Larry: That’s fantastic. You’ve certainly built a plethora of supporting infrastructure and documentation to architect your API interfaces. And you’ve sort of usurped my next question, which is what do you think about how important OpenAPI 3.0 is, but you’ve certainly covered that. So why don’t we move on to the next section talking about internal and external APIs. So, we didn’t cover it initially, but your program at SAS has been very successful, you’ve exposed more than 50 API services to the developer community. So, share with us the process for a product manager to release their internal API as an external product.
Jeannie: So the big thing is that if we have an existing internal API that a product manager does want to put out into the world, their responsibility is to come up with a business reason for that to happen. That’s because, moving forward what we really want to have happen is for APIs to be architected from the beginning, and designed from the beginning, to be externalized. That hasn’t always been the case with all of our services in the past, so we do have to take a pretty good eye towards “Is this API appropriate for the audience that they’re looking to target”, or does it need a layer of abstraction on it for it to be usable for the audience that they’re targeting.
So the sort of authority around that is the product manager who gets to make the ultimate decision on whether or not it gets a release. They could override us, but I have an overall product manager that I work with on the business side, and between she and I we look at the API, we talk it through, we talk to the product manager to really understand what that use case is and we talk about the risks. If you are releasing an internal API and it’s not something that you think is going to be long term you have to think about when’s the end of life going to be. Are you thinking about whether they’re ever going to be breaking changes to this API. We advise them on the risks and in some cases they accept those risks and they publish API anyways for external use. But in other cases, there have been cases where people are like “Oh, well now that I understand this, we really want to build another API that’s the one that needs to be externalized.”
Minimum Criteria for Externalizing
Minimum acceptance criteria for releasing an API includes: accurate & tested documentation, a pledge from the PM not to make breaking changes, meeting appropriate security & performance expectations, and a real use case for putting it out there
We do have criteria for externalizing APIs that we call our minimal acceptance criteria. Our minimal acceptance criteria for the APIs is that they have to meet our SAS API standards and guidelines around basic industry expectations of consistency and usability across the product that they serve. They need to have fully written documentation, and then that documentation needs to be accurate and it needs to meet consumer needs and expectations. We want them to contract test the documentation to make sure that the functionality of the API meets what’s actually documented. We want them to basically pledge to not make breaking changes unless there’s some dire reason to do that in the future, obviously a terrible security issue or something that needs to be addressed. But we want these things to have longevity and we are really thoughtful and mindful about trying not to introduce breaking changes, and advising our product management teams that this matters to people who are using the APIs. We can’t break these out from underneath them, because people get very upset and write snarky things on Twitter about your company if you do that. So we’re very mindful of that. If we do have to deprecate or remove something, we are very thoughtful about deprecation with announcements and cycling around that. We need them to meet all of the product security office’s expectations. They need to meet any performance expectations that are set out for the product. And it needs to have a real use case, it can’t just be like “I wrote this cool API and I want to put it out there and somebody might use it, or nobody might use it like there.” There has to be a real business reason for putting it out there.

+ + + + + + +

* [Objective 1]: Reproduce the part of the API interview that opens with the words containing "Jeannie: So the" and closes with "that they’re targeting.".
* [Objective 2]: Carry on the interview about releasing internal APIs externally, starting after its final sentence.

+ + + + + + +

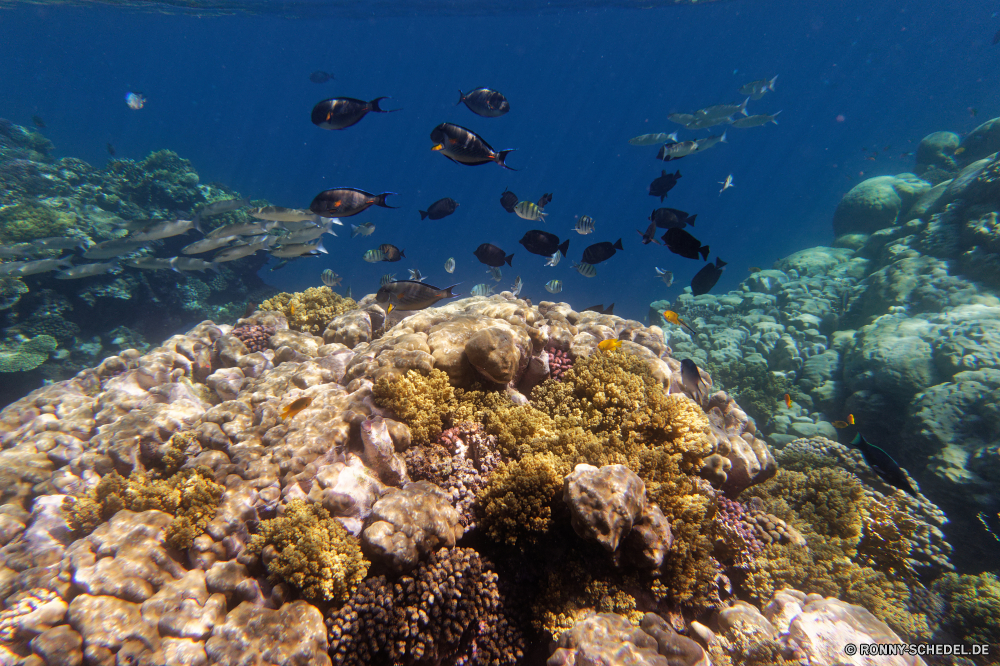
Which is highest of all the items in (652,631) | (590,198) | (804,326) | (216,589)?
(590,198)

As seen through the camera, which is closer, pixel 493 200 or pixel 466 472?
pixel 466 472

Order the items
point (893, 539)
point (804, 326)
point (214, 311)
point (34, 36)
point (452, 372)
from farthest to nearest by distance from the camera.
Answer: point (34, 36), point (214, 311), point (804, 326), point (893, 539), point (452, 372)

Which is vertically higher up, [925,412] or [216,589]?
[925,412]

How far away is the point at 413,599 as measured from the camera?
3.06 m

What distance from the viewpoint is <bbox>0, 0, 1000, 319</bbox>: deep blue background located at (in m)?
53.9

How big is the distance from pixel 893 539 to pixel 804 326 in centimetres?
1152

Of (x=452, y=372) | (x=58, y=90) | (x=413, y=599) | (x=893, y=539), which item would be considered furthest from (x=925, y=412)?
(x=58, y=90)

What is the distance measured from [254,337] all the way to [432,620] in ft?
19.8

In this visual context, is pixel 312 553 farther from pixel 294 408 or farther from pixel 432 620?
pixel 294 408

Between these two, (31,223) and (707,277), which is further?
(31,223)

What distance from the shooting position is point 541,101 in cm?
9169

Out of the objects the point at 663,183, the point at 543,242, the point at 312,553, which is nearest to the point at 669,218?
the point at 663,183

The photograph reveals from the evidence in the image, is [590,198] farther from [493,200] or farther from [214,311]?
[214,311]

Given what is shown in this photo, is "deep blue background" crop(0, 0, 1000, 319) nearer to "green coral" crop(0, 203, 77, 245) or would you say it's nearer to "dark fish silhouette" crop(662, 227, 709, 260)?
"green coral" crop(0, 203, 77, 245)
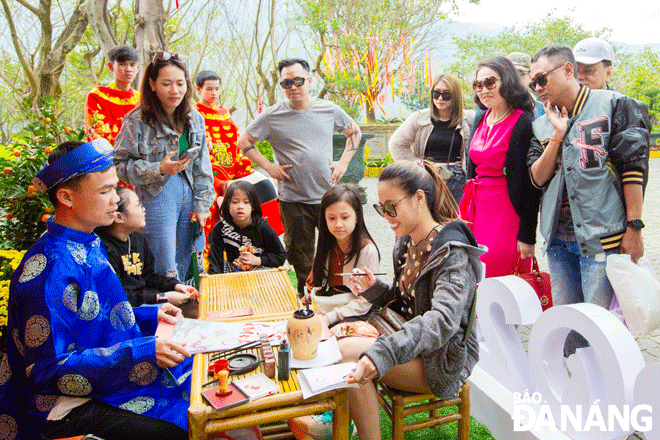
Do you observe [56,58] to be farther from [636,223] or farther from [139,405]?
[636,223]

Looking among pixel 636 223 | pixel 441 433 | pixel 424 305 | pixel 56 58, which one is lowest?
pixel 441 433

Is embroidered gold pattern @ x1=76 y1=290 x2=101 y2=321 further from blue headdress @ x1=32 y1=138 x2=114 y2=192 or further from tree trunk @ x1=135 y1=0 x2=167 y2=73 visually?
tree trunk @ x1=135 y1=0 x2=167 y2=73

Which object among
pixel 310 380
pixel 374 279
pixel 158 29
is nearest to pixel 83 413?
pixel 310 380

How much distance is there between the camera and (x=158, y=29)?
551 centimetres

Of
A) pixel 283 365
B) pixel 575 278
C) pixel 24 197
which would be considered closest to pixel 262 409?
pixel 283 365

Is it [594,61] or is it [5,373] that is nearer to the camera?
[5,373]

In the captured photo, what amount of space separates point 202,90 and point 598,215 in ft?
12.1

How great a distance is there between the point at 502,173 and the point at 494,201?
16cm

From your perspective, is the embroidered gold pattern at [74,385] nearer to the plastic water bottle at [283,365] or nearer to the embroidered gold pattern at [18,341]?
the embroidered gold pattern at [18,341]

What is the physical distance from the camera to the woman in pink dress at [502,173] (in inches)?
103

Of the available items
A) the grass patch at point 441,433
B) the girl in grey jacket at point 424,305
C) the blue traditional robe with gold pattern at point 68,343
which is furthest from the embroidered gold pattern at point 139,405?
the grass patch at point 441,433

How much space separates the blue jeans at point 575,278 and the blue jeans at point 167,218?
2.08m

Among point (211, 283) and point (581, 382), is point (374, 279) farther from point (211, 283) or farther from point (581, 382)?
point (211, 283)

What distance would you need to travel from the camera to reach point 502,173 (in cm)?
271
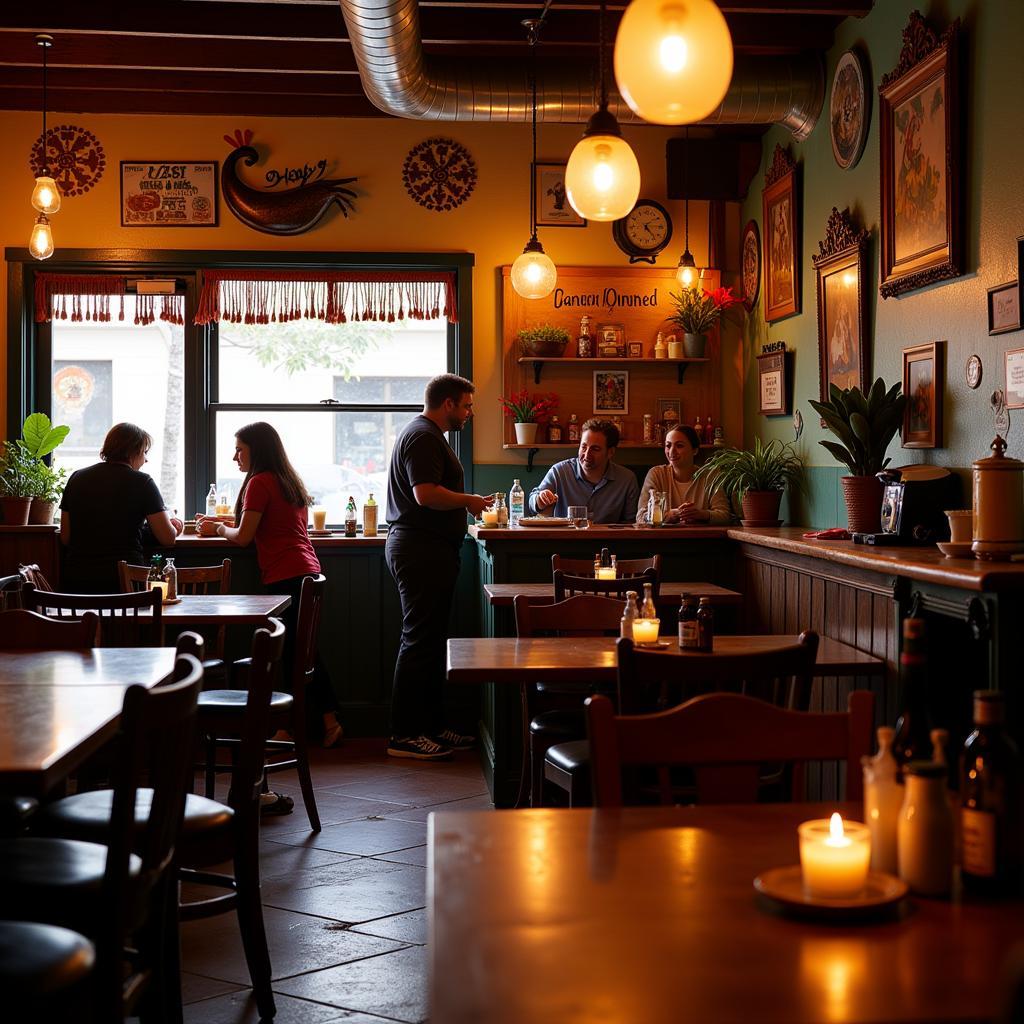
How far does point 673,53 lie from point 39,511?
542cm

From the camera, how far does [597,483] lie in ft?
22.1

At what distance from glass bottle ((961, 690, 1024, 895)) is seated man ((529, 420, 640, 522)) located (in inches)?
203

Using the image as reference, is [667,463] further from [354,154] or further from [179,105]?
[179,105]

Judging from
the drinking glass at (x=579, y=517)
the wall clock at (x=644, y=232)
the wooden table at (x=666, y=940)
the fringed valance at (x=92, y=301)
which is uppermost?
the wall clock at (x=644, y=232)

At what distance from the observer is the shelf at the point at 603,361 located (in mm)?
7105

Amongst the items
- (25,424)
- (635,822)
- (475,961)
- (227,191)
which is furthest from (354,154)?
(475,961)

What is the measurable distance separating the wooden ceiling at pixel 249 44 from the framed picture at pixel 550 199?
3.38 feet

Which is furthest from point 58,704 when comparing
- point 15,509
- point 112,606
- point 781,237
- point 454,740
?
point 781,237

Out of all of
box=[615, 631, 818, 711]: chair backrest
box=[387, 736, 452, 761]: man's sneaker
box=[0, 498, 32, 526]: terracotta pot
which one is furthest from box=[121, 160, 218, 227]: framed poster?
box=[615, 631, 818, 711]: chair backrest

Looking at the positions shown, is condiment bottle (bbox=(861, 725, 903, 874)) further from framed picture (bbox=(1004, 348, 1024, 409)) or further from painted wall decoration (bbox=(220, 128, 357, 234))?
painted wall decoration (bbox=(220, 128, 357, 234))

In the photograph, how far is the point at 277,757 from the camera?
6.17 meters

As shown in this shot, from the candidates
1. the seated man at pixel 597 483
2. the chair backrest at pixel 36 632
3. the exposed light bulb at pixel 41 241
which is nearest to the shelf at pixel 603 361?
the seated man at pixel 597 483

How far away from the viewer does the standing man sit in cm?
604

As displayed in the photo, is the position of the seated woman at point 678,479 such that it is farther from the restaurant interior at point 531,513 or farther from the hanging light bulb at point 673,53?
the hanging light bulb at point 673,53
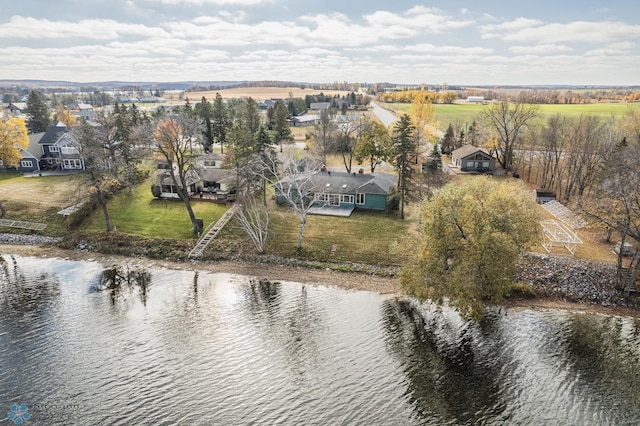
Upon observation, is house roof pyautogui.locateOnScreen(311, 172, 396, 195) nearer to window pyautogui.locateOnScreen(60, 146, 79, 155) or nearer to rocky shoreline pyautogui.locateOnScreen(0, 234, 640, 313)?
rocky shoreline pyautogui.locateOnScreen(0, 234, 640, 313)

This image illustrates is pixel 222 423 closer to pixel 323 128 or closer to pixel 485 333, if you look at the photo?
pixel 485 333

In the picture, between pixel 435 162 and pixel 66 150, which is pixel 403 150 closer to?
pixel 435 162

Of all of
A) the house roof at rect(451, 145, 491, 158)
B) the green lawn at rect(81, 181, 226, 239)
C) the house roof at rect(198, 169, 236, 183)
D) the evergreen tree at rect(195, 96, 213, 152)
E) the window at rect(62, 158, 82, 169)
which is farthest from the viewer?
the evergreen tree at rect(195, 96, 213, 152)

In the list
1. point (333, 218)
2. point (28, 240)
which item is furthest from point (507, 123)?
point (28, 240)

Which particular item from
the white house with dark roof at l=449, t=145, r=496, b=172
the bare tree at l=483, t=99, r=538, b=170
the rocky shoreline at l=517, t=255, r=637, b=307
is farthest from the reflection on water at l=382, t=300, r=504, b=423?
the bare tree at l=483, t=99, r=538, b=170

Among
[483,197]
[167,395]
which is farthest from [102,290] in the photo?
[483,197]

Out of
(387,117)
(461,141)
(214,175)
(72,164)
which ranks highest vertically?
(387,117)
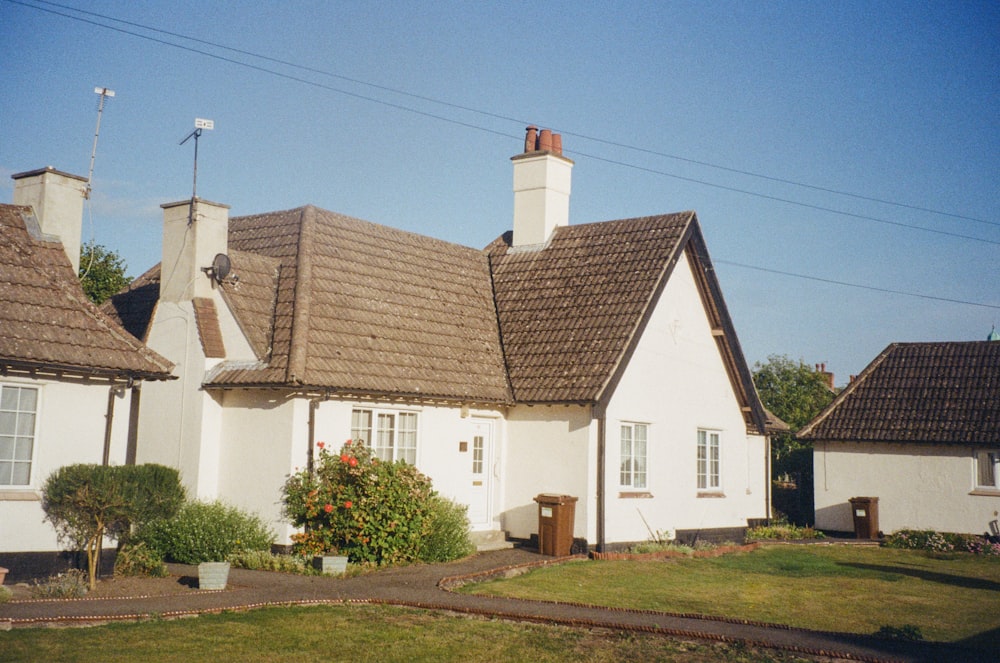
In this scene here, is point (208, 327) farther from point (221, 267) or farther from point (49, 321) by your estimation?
point (49, 321)

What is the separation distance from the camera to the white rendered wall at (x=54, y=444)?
551 inches

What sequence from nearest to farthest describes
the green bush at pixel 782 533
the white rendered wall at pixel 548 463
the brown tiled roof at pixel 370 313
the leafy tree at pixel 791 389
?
the brown tiled roof at pixel 370 313
the white rendered wall at pixel 548 463
the green bush at pixel 782 533
the leafy tree at pixel 791 389

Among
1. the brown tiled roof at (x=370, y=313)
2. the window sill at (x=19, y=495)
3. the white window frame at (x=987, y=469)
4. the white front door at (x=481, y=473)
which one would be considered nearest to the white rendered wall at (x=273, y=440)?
the brown tiled roof at (x=370, y=313)

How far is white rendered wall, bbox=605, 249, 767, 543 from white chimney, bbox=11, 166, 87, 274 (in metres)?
11.0

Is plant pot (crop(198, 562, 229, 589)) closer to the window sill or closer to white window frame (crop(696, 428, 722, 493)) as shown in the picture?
the window sill

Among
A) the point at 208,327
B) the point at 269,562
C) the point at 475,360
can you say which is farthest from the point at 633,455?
the point at 208,327

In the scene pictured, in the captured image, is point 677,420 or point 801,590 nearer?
point 801,590

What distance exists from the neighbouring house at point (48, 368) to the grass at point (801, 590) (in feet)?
20.2

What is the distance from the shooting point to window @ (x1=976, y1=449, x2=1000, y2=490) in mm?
28281

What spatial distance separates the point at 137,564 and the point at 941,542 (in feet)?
67.2

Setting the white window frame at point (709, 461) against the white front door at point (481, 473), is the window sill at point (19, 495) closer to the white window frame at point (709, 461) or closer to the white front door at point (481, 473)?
the white front door at point (481, 473)


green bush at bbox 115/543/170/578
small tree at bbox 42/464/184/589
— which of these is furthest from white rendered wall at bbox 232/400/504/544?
small tree at bbox 42/464/184/589

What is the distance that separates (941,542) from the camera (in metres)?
26.3

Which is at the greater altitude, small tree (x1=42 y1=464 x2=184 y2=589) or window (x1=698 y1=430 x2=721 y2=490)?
window (x1=698 y1=430 x2=721 y2=490)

+ + + + + + +

* [Final answer 1]:
Jeannie: So the big thing is that if we have an existing internal API that a product manager does want to put out into the world, their responsibility is to come up with a business reason for that to happen. That’s because, moving forward what we really want to have happen is for APIs to be architected from the beginning, and designed from the beginning, to be externalized. That hasn’t always been the case with all of our services in the past, so we do have to take a pretty good eye towards “Is this API appropriate for the audience that they’re looking to target”, or does it need a layer of abstraction on it for it to be usable for the audience that they’re targeting.

* [Final answer 2]:
Then the last thing is a little more esoteric, but it’s that we want to make sure that there’s a feedback loop between the owning product management team, internal consumers and customer facing teams, so that we’re continuously getting input about the API. Because if the APIs not working, then maybe we need to build something else. But that feedback loop between all the teams and getting so the product managers really understand how people want to use the APIs, or are using APIs, that’s really the way that we know that we’re best serving the community that’s going to be using these.
Larry: Right, it’s very important to understand what your customer is and isn’t using your API for, and whether it’s being successfully deployed or not. That’s a little bit self serving, because I work for an analytics company and that’s what we do, but I totally appreciate and understand that issue. It’s funny that you brought up one of those criteria for externalizing an internal API, because in a prior podcast with Mike Amundson he said that one of the most important issues you should consider, when creating a new external API, is making sure that it follows all of the compliance and security issues that you would want for an external-facing service from your company. And that the best way of ensuring that, is when you first build your internal API to have the mindset that one day this may well be an externally facing service.
Jeannie: Yes. The big thing about that, is that we have a bunch of APIs that already exist and there are going to be cases where we have customers that have an immediate need for them, and I totally get that from a business standpoint, but our goal really is to start designing these to meet these expectations from the beginning. And producing things that can be externalized even if somebody might not want to do that from the first.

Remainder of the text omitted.